▶ [Given request]: Reproduce the part of the items that opens with the line containing "Which one is farthest from (235,204) of" and continues through the end of the items, keeping the requests as they are. Shift every number in the answers, both the coordinates and the distance, up by 65.
─── Data shown
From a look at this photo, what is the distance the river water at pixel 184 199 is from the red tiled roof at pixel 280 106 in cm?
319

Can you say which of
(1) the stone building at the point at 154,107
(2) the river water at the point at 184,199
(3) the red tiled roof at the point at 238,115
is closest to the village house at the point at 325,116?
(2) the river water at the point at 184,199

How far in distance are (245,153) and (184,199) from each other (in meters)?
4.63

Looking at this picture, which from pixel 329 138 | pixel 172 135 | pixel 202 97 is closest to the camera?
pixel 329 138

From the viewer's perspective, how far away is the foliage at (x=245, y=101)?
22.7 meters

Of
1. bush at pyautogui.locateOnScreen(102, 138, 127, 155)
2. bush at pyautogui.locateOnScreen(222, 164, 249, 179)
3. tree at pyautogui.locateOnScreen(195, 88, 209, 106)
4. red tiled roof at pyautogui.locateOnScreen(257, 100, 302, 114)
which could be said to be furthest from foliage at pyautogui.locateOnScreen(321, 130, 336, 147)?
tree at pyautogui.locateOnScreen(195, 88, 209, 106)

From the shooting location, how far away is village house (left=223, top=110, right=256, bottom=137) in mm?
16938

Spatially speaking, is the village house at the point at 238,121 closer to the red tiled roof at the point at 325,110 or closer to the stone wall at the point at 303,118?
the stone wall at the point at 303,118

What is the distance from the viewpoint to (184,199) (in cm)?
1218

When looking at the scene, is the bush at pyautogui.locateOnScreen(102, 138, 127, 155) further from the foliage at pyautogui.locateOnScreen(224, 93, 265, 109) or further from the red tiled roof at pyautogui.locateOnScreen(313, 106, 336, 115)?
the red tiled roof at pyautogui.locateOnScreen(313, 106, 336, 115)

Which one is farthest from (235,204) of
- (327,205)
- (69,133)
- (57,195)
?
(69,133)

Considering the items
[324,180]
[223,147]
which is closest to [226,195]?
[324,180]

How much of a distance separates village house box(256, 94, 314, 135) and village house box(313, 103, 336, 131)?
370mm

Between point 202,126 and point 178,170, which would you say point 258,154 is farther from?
──────
▶ [Task answer]:
Which one is farthest from (235,204) of
- (327,205)
- (69,133)
- (57,195)
?
(134,198)

Considering the items
[324,180]
[223,147]
which is closest to [226,195]?
[389,245]

How much of a distance separates village house box(256, 94, 314, 135) and village house box(313, 103, 336, 131)?
435mm

Between point 202,126 and point 178,170, which would you say point 258,154 is farther from?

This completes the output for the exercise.